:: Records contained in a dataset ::
#####

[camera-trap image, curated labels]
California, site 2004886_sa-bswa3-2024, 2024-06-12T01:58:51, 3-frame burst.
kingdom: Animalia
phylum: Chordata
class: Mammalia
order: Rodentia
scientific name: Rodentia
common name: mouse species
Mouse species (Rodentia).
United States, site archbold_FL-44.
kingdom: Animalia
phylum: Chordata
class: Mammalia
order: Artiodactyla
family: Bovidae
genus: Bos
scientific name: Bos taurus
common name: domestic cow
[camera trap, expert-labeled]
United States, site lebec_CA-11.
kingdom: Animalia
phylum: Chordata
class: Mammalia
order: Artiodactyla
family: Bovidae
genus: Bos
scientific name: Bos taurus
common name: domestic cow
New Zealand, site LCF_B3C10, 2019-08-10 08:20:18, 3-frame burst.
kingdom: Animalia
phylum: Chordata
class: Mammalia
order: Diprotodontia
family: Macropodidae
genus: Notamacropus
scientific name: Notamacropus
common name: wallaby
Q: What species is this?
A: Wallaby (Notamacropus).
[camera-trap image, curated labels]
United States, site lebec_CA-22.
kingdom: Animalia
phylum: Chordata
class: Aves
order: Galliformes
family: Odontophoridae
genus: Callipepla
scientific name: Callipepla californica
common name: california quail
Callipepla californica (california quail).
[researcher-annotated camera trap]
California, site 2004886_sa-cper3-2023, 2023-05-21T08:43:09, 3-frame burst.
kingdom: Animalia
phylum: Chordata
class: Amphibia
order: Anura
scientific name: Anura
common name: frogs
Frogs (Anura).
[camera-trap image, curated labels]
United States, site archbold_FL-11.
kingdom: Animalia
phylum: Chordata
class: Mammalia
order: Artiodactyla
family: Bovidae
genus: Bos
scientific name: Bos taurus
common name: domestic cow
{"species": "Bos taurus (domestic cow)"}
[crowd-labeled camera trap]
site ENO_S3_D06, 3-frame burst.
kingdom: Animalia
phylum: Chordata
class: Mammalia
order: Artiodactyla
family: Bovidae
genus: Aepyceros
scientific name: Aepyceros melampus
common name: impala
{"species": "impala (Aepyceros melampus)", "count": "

#####

:: What is required ::
For each line in the data that holds the word "United", copy the line.

:: Exercise solution ::
United States, site archbold_FL-44.
United States, site lebec_CA-11.
United States, site lebec_CA-22.
United States, site archbold_FL-11.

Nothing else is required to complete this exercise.